Rows contained in a dataset:

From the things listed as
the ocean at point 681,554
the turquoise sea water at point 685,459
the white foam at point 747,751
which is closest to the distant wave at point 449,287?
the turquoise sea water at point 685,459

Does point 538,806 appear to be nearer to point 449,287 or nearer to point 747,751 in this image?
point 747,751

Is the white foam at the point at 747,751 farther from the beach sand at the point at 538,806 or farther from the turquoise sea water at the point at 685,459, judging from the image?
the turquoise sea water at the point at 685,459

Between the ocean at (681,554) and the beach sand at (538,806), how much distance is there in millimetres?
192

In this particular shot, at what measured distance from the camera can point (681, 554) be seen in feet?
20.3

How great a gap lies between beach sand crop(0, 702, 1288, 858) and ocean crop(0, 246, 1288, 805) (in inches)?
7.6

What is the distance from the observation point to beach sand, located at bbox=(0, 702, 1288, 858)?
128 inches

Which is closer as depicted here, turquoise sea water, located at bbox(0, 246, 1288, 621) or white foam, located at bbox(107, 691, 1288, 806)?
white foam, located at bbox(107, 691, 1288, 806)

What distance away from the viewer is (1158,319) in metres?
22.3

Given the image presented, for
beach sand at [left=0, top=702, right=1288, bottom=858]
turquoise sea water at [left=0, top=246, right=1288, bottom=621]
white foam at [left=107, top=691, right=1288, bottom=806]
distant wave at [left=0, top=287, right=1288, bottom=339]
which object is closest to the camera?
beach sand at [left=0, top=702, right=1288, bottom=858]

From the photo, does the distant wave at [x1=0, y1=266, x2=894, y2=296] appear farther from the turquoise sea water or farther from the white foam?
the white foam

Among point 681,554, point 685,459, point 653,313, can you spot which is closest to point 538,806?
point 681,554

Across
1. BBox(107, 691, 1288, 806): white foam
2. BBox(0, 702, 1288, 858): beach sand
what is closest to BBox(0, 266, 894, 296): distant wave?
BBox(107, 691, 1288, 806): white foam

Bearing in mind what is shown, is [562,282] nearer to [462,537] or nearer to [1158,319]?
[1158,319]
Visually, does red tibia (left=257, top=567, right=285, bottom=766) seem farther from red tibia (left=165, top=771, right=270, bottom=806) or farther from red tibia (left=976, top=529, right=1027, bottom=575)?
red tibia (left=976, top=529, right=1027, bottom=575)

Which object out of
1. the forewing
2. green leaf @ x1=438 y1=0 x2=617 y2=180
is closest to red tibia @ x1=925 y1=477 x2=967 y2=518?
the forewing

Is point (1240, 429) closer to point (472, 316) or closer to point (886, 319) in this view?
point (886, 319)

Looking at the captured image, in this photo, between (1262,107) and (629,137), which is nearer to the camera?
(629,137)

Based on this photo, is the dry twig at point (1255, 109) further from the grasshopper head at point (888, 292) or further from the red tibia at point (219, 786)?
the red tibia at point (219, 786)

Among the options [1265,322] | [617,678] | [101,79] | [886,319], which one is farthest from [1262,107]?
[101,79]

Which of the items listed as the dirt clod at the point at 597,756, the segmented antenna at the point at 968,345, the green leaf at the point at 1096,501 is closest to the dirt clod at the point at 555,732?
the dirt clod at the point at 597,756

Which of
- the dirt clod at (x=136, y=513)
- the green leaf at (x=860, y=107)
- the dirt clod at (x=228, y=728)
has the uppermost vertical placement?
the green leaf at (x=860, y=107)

GOAL: Please output every one of the rows above with no character changed.

TASK SOLUTION:
From the things listed as
the ocean at point 681,554
the turquoise sea water at point 685,459
the white foam at point 747,751
which is closest to the distant wave at point 449,287?
the turquoise sea water at point 685,459

Does point 538,806 appear to be nearer to point 449,287 or nearer to point 747,751 in this image?
point 747,751

Is the white foam at the point at 747,751 farther from the beach sand at the point at 538,806 or farther from the turquoise sea water at the point at 685,459, judging from the image?
the turquoise sea water at the point at 685,459

Between the ocean at (681,554) and the beach sand at (538,806), how much distance is there in millimetres?
192

In this particular shot, at what measured distance from the camera can point (681, 554) be seen in feet?
20.3

How great a gap lies between beach sand crop(0, 702, 1288, 858) and ocean crop(0, 246, 1288, 805) (in inches)?
7.6

What is the distance from the observation point to beach sand, located at bbox=(0, 702, 1288, 858)?
128 inches

Which is closer as depicted here, turquoise sea water, located at bbox(0, 246, 1288, 621) or white foam, located at bbox(107, 691, 1288, 806)?
white foam, located at bbox(107, 691, 1288, 806)

What distance away from the viewer is (1158,319) in metres?
22.3

Given the image presented, for
beach sand at [left=0, top=702, right=1288, bottom=858]
turquoise sea water at [left=0, top=246, right=1288, bottom=621]
white foam at [left=107, top=691, right=1288, bottom=806]
distant wave at [left=0, top=287, right=1288, bottom=339]
which object is closest to the camera?
beach sand at [left=0, top=702, right=1288, bottom=858]

From the photo, does the distant wave at [x1=0, y1=266, x2=894, y2=296] appear farther from the turquoise sea water or farther from the white foam?
the white foam

Among point 681,554, point 685,459, point 653,313, can you spot which is closest to point 538,806?
point 681,554

Across
1. BBox(107, 691, 1288, 806): white foam
2. BBox(0, 702, 1288, 858): beach sand
what is closest to BBox(0, 266, 894, 296): distant wave?
BBox(107, 691, 1288, 806): white foam

Bearing in mind what is shown, is [562,282] nearer to [462,537] or nearer to [1158,319]?
[1158,319]
Visually, does red tibia (left=257, top=567, right=285, bottom=766) seem farther from red tibia (left=165, top=771, right=270, bottom=806) or farther from red tibia (left=976, top=529, right=1027, bottom=575)?
red tibia (left=976, top=529, right=1027, bottom=575)

Which object out of
1. the forewing
2. green leaf @ x1=438 y1=0 x2=617 y2=180
is closest to red tibia @ x1=925 y1=477 x2=967 y2=518?
the forewing

Is point (1240, 429) closer to point (472, 316) or closer to point (886, 319) in this view?
point (886, 319)

Looking at the captured image, in this photo, between (1262,107) and (629,137), which is nearer to the camera?
(629,137)

Based on this photo, is the dry twig at point (1255, 109) further from the grasshopper head at point (888, 292) or further from the red tibia at point (219, 786)?
the red tibia at point (219, 786)

Among the options [1265,322] | [617,678] | [101,79] | [886,319], which one is farthest from [1262,107]?
[101,79]

Which of the items listed as the dirt clod at the point at 597,756, the segmented antenna at the point at 968,345, the green leaf at the point at 1096,501 is closest to the dirt clod at the point at 555,732?
the dirt clod at the point at 597,756

Which of
- the dirt clod at (x=136, y=513)
- the green leaf at (x=860, y=107)
- the dirt clod at (x=228, y=728)
has the uppermost vertical placement?
the green leaf at (x=860, y=107)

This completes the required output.